Biden’s proposal emphasizes public transport and electrification, both in part to curb carbon emissions -- a common theme during Biden’s first 100 days. His first act after taking office was to rejoin the Paris Agreement on climate change. And last week at the Earth Day Climate Summit, Biden announced his aim to cut in half the nation’s greenhouse gas emissions by 2050, compared to 2005 levels.
Yet “as populations grow ... it is more important than ever that policies strike the right balance between meeting our shared climate goals while promoting innovation, economic growth and energy equity around the world,” according to the American Petroleum Institute.
API added that, “early executive actions like cancelling the Keystone XL pipeline and issuing an indefinite pause on federal oil and gas leasing created significant concern for our country’s energy and climate progress by serving only to reduce our domestic energy supply -- not demand. Policies that force a greater reliance on more carbon-intensive transportation methods, increased oil and gas imports from countries with lower environmental standards, and more coal for power generation would likely result in higher emissions domestically, precisely the opposite effect of the administration’s climate goals.”
No easy answers
Acknowledging the complexity of the nation’s many challenges may be the first step to creating lasting change. Katherine J. Duncan, US president of the Institute of Electrical and Electronics Engineers, sees promise in Biden.

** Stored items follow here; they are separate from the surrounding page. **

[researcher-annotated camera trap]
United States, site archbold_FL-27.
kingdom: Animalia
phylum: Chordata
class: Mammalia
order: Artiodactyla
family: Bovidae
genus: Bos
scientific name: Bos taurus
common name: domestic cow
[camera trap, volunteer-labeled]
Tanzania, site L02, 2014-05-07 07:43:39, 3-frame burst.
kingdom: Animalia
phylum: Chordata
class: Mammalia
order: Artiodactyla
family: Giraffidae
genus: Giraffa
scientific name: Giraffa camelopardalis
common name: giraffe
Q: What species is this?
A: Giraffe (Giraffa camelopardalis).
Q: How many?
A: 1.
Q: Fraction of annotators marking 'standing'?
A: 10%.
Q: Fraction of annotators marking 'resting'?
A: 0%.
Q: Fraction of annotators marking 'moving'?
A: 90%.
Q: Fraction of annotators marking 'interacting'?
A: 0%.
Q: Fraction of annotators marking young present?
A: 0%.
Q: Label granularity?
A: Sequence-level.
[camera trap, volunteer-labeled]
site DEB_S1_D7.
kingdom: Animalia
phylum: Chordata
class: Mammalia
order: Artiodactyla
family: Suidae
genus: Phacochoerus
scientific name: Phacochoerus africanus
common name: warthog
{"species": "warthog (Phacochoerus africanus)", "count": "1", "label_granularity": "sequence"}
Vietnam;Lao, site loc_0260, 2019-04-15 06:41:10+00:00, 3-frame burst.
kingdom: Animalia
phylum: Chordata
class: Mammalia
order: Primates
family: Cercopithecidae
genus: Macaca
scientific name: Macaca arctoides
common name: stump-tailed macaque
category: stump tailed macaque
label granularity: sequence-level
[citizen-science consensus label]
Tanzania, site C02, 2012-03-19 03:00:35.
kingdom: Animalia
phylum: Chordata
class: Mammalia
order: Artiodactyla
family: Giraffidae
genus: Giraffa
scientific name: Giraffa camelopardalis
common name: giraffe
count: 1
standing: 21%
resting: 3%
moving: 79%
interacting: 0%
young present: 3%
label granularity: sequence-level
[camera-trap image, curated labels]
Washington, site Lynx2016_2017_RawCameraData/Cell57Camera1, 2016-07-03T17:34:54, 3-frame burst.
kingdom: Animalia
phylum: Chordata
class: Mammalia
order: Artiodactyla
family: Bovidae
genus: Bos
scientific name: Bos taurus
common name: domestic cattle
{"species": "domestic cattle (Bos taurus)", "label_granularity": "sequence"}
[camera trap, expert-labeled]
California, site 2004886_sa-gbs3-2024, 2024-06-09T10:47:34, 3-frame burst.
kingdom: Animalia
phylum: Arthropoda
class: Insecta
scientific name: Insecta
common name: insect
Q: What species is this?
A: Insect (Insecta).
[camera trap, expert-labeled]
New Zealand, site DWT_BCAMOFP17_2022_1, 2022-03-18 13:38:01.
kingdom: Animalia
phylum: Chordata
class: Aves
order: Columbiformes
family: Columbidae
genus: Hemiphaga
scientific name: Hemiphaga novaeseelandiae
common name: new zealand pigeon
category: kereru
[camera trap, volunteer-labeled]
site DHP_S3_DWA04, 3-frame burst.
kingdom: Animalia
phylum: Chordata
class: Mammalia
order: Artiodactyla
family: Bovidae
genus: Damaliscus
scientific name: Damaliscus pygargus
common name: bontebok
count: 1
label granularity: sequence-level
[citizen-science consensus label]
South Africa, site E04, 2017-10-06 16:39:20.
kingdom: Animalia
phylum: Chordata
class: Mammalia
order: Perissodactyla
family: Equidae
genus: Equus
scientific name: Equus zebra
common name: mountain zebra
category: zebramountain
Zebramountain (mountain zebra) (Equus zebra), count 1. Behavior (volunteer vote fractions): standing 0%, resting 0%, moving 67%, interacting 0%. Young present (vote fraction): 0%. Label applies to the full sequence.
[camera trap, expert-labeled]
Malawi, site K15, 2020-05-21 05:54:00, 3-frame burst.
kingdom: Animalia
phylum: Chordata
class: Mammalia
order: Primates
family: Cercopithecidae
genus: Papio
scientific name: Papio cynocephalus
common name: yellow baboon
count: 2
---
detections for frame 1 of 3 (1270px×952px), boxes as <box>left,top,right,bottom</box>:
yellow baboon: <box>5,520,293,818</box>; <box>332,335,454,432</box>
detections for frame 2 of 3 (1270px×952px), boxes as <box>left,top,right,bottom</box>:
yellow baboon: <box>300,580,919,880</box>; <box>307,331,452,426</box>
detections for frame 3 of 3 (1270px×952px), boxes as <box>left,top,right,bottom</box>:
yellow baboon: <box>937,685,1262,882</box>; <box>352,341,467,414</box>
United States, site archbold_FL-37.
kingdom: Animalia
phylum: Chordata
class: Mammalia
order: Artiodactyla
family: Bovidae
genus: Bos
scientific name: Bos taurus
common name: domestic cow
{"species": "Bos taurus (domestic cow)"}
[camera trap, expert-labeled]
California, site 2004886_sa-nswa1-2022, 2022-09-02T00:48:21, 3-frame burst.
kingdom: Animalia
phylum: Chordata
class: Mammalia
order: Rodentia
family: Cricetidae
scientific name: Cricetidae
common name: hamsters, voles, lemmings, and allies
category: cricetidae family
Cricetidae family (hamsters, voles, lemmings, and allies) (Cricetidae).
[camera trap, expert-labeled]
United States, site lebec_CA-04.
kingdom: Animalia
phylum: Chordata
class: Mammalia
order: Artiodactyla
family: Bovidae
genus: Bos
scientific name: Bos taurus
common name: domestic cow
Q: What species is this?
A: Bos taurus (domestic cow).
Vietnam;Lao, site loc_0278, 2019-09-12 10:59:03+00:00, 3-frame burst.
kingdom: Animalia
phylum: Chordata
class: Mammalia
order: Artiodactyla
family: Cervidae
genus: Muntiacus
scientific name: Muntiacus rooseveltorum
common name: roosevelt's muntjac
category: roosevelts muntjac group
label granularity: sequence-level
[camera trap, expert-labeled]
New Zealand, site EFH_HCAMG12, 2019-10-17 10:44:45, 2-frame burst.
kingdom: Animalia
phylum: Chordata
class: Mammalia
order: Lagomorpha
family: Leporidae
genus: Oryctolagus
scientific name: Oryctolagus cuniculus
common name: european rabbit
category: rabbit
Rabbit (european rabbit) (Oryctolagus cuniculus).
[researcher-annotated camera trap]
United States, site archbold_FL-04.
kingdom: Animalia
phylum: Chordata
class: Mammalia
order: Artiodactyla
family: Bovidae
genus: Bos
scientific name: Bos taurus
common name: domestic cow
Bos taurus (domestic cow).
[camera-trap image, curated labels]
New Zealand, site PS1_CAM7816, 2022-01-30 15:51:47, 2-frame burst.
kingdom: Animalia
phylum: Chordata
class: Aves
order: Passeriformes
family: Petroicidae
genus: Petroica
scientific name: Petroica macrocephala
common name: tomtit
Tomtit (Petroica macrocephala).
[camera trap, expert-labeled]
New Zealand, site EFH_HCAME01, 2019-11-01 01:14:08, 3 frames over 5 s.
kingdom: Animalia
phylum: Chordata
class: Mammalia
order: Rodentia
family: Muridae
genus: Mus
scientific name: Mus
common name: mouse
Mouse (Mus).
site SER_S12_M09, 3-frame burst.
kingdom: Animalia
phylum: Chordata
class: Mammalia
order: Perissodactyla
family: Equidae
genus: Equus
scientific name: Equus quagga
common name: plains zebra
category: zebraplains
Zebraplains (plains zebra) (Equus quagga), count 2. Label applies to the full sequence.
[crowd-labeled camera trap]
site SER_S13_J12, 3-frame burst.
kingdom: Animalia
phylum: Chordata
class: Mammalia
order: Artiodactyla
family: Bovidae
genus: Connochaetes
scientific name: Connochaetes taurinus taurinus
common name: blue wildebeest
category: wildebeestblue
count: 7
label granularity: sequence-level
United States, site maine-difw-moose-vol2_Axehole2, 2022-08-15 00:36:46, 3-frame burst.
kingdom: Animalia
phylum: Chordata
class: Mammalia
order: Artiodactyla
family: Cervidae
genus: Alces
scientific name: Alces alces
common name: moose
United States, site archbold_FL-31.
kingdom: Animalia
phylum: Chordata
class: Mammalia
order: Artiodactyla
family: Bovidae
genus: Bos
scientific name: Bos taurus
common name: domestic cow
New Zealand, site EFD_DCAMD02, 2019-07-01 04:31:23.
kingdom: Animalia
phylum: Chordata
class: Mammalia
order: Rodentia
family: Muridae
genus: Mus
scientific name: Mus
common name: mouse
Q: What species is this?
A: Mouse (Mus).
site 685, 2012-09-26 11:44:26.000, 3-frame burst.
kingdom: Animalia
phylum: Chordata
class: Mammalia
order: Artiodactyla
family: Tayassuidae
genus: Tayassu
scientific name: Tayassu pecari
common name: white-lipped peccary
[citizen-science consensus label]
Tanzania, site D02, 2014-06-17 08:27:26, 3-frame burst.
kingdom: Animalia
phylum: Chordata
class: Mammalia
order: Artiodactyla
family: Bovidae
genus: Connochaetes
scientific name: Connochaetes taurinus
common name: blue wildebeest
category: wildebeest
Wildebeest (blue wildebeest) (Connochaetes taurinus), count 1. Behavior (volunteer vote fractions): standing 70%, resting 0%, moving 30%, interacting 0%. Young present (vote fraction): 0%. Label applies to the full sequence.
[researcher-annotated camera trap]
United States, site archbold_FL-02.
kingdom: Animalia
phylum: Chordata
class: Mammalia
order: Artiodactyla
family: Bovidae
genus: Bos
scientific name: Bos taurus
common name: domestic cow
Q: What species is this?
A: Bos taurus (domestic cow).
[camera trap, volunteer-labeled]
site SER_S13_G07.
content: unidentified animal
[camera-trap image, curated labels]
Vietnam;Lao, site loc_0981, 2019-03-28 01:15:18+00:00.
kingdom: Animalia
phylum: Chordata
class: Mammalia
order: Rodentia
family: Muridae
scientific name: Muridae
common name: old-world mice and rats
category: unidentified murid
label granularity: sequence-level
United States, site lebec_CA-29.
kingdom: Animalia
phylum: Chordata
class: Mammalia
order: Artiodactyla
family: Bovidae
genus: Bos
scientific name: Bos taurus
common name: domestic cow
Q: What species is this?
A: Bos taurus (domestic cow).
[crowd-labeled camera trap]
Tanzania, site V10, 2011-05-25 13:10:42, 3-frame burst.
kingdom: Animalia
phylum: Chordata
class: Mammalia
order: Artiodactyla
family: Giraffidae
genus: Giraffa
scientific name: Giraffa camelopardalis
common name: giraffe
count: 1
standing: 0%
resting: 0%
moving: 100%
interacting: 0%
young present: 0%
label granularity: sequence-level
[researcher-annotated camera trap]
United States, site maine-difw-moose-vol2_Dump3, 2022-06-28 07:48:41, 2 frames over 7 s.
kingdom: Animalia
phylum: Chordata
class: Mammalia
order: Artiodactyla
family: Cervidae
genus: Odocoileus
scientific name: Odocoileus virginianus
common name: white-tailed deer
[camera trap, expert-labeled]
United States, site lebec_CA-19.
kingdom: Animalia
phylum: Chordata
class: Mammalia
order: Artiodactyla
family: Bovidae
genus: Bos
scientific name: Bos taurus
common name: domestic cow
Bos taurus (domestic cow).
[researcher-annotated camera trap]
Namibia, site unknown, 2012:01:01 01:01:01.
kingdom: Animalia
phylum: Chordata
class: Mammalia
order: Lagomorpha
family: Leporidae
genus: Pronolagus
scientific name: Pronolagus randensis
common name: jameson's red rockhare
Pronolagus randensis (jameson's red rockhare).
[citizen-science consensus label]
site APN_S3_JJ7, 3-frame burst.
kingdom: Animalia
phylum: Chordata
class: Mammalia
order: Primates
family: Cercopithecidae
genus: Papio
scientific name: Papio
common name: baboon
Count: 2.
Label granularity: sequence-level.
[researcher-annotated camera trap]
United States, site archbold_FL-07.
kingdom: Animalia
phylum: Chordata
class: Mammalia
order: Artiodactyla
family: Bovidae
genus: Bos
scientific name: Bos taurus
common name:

“The Biden presidency has advanced a bold technology agenda, including proposals for much needed investments in critical national infrastructures and innovation. His science and technology advisor Eric Lander was elevated to Cabinet level and key positions in his administration have been filled with capable scientists and engineers,” Duncan said
“At the same time, his efforts to address immigration of skilled workers has stalled and he supports a flawed PRO Act that could hurt America's technology consultants and tech start-ups if adopted. On balance, it is a strong start that most technical professionals will be able to get behind.”
But to realize improvements in America’s infrastructure, environment and research and development capabilities will take patience -- and a lot longer than 100 days.